● Instructions for the task:
Give back the full material, exactly as it reads.

(Excerpts of spatial question data)
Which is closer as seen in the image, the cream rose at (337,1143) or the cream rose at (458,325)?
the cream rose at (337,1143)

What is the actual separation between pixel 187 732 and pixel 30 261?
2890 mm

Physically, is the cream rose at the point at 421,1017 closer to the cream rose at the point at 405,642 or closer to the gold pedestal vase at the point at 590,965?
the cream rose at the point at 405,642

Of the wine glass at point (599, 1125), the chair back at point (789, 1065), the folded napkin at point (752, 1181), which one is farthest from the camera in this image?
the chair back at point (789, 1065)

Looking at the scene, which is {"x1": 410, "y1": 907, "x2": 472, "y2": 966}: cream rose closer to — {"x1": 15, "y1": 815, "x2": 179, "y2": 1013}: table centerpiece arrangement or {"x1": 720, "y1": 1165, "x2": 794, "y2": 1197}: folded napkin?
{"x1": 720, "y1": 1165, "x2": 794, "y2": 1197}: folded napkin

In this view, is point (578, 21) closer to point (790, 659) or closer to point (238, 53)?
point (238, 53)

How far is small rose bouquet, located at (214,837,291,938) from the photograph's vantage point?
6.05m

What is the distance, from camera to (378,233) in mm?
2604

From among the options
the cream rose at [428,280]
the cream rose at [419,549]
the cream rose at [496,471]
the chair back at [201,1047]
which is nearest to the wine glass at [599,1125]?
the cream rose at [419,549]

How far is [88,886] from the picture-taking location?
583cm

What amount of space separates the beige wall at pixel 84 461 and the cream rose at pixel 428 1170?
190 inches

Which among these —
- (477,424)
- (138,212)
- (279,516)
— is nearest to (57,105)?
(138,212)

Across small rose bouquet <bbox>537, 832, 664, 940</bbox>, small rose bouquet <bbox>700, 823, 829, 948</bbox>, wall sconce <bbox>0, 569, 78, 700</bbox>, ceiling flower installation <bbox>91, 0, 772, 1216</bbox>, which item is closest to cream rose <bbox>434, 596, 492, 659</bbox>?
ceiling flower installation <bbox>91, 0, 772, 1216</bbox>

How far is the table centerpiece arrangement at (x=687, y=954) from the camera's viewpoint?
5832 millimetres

● Solution below:
Which is closer as seen in the image, the cream rose at (337,1143) or the cream rose at (458,325)?
the cream rose at (337,1143)

What is the actual separation between pixel 187 732 and pixel 30 261?
2890 mm

Physically, is the cream rose at the point at 421,1017 closer to the cream rose at the point at 405,642 or closer to the gold pedestal vase at the point at 590,965?
the cream rose at the point at 405,642

Of the wine glass at point (599, 1125), the chair back at point (789, 1065), the folded napkin at point (752, 1181), which one is farthest from the camera in this image?
the chair back at point (789, 1065)

Looking at the scene, which is {"x1": 410, "y1": 907, "x2": 472, "y2": 966}: cream rose closer to — {"x1": 15, "y1": 815, "x2": 179, "y2": 1013}: table centerpiece arrangement or {"x1": 720, "y1": 1165, "x2": 794, "y2": 1197}: folded napkin?
{"x1": 720, "y1": 1165, "x2": 794, "y2": 1197}: folded napkin

In this view, is point (578, 21) closer to point (790, 659) or closer to point (238, 53)?
point (238, 53)

How far is small rose bouquet, located at (214,837,291,938) from the photograph's vantage point?
6.05m

What is the distance, from camera to (378,233) in mm?
2604

From among the options
the cream rose at [428,280]
the cream rose at [419,549]
the cream rose at [496,471]
the chair back at [201,1047]
which is nearest to the wine glass at [599,1125]?
the cream rose at [419,549]

How far is [88,886] from the picture-taking location?
583cm

What amount of space separates the beige wall at pixel 84 461 and the cream rose at pixel 428 1170?
190 inches

Which among these —
- (477,424)
- (138,212)
- (279,516)
— is nearest to (57,105)?
(138,212)

Across small rose bouquet <bbox>537, 832, 664, 940</bbox>, small rose bouquet <bbox>700, 823, 829, 948</bbox>, wall sconce <bbox>0, 569, 78, 700</bbox>, ceiling flower installation <bbox>91, 0, 772, 1216</bbox>, which item is closest to cream rose <bbox>434, 596, 492, 659</bbox>?
ceiling flower installation <bbox>91, 0, 772, 1216</bbox>

How far is the table centerpiece arrangement at (x=687, y=954) from the camera's viewpoint?
5832 millimetres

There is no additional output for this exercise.